Una vez en el carromato, consideró tristemente el hecho de que el interior estaba demasiado lleno para llevar a Gershom tendido boca abajo. La única forma de hacer el espacio necesario consistía en abandonar la tarima.
Repasó las tres secciones y las miró fijamente, recordando la infinidad de veces que él y Barber habían trepado al pequeño escenario y entretenido al público. Luego se encogió de hombros, agarró una enorme piedra y aplastó la tarima para hacer leña. En el caldero había carbones, y con paciencia avivó el fuego al abrigo del carromato. En la creciente oscuridad alimentó las llamas con los fragmentos de la tarima.
No era verosímil que el nombre Anne Mary se trocara en Mary Margaret. Y aunque el pelo castaño de un bebé tuviese matices rojizos, no podía convertirse en aquella magnificencia cobriza, se dijo mientras Señora Buffington maullaba y se tendía a su lado, cerca del fuego, protegida del viento.
Promediaba la mañana del veintidós de octubre, y duros granizos blancos flotaban en el aire, volando a favor del viento y escociendo cuando chocaban con la piel desnuda.
– Es pronto para esta mierda -dijo Rob con tono taciturno a Simón, que había vuelto al pescante cuando a Gershom le cicatrizó la nalga y regresó a su caballo.
– No para los Balcanes -contestó Simón.
Ascendían vertientes más pronunciadas y escabrosas, en su mayor parte pobladas de hayas, robles y pinos, aunque con pendientes enteras peladas rocosas, como si una enfurecida deidad hubiese barrido parte de la montaña. Había diminutos lagos alimentados por altas cascadas que caían a plomo en gargantas profundas.

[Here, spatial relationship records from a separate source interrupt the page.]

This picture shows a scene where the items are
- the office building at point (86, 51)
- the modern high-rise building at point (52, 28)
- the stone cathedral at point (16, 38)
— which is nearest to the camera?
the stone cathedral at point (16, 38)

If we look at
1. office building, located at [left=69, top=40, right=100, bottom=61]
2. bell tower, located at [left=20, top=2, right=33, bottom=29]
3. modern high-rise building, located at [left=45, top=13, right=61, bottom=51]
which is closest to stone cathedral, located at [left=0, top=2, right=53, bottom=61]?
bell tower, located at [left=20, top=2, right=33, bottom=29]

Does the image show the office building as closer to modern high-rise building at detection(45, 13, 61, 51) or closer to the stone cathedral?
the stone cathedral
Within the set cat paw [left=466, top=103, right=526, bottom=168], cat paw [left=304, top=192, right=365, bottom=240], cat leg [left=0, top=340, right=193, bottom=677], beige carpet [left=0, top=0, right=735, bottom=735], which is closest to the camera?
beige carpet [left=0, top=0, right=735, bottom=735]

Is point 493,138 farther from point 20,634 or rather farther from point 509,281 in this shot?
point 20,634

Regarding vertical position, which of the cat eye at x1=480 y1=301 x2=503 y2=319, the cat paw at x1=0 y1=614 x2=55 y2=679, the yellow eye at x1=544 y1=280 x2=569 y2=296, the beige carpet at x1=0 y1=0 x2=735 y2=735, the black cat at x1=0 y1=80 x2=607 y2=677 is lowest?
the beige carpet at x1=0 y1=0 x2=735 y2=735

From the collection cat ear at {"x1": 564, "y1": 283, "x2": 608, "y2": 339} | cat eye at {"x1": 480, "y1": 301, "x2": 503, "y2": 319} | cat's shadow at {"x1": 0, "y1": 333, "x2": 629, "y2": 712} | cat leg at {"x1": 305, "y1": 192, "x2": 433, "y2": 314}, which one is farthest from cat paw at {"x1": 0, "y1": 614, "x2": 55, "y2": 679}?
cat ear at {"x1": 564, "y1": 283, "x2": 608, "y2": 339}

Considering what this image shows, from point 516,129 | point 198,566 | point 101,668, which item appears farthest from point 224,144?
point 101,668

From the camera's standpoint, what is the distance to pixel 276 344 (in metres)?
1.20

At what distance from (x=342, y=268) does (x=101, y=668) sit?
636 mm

Delante de él, Cullen y su hija eran figuras gemelas, con sus sombreros y sus abrigos largos de piel de cordero, indiferenciables si Rob no hubiese vislumbrado la voluminosa figura del caballo negro sabiendo que se trataba de Mary.
La nieve no se acumulaba, y los viajeros hacían progresos esforzadamente, aunque no con bastante rapidez para el gusto de Kerl Fritta, que recorría de un lado a otro la línea de marcha, apremiándolos.